Stored dataset items
- Opening Delimiter -
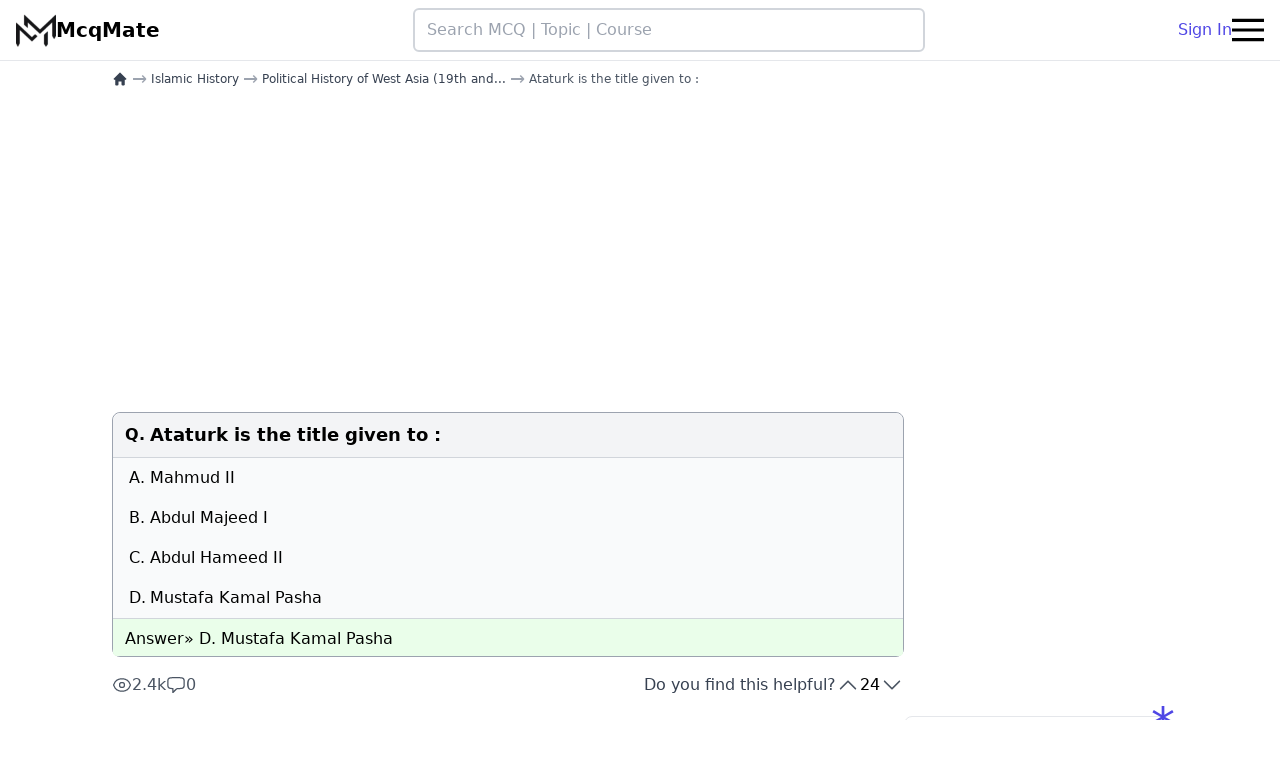

--- FILE ---
content_type: text/html; charset=utf-8
request_url: https://www.google.com/recaptcha/api2/aframe
body_size: 268
content:
<!DOCTYPE HTML><html><head><meta http-equiv="content-type" content="text/html; charset=UTF-8"></head><body><script nonce="KQY1etqxPJT6WiD2LwJmBw">/** Anti-fraud and anti-abuse applications only. See google.com/recaptcha */ try{var clients={'sodar':'https://pagead2.googlesyndication.com/pagead/sodar?'};window.addEventListener("message",function(a){try{if(a.source===window.parent){var b=JSON.parse(a.data);var c=clients[b['id']];if(c){var d=document.createElement('img');d.src=c+b['params']+'&rc='+(localStorage.getItem("rc::a")?sessionStorage.getItem("rc::b"):"");window.document.body.appendChild(d);sessionStorage.setItem("rc::e",parseInt(sessionStorage.getItem("rc::e")||0)+1);localStorage.setItem("rc::h",'1768858663063');}}}catch(b){}});window.parent.postMessage("_grecaptcha_ready", "*");}catch(b){}</script></body></html>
- Closing Delimiter -
### WORK REQUEST
For this exercise, return the records above in full and exactly, omitting the images.

### PROBLEM SOLUTION
--- FILE ---
content_type: text/html; charset=utf-8
request_url: https://www.google.com/recaptcha/api2/aframe
body_size: 268
content:
<!DOCTYPE HTML><html><head><meta http-equiv="content-type" content="text/html; charset=UTF-8"></head><body><script nonce="KQY1etqxPJT6WiD2LwJmBw">/** Anti-fraud and anti-abuse applications only. See google.com/recaptcha */ try{var clients={'sodar':'https://pagead2.googlesyndication.com/pagead/sodar?'};window.addEventListener("message",function(a){try{if(a.source===window.parent){var b=JSON.parse(a.data);var c=clients[b['id']];if(c){var d=document.createElement('img');d.src=c+b['params']+'&rc='+(localStorage.getItem("rc::a")?sessionStorage.getItem("rc::b"):"");window.document.body.appendChild(d);sessionStorage.setItem("rc::e",parseInt(sessionStorage.getItem("rc::e")||0)+1);localStorage.setItem("rc::h",'1768858663063');}}}catch(b){}});window.parent.postMessage("_grecaptcha_ready", "*");}catch(b){}</script></body></html>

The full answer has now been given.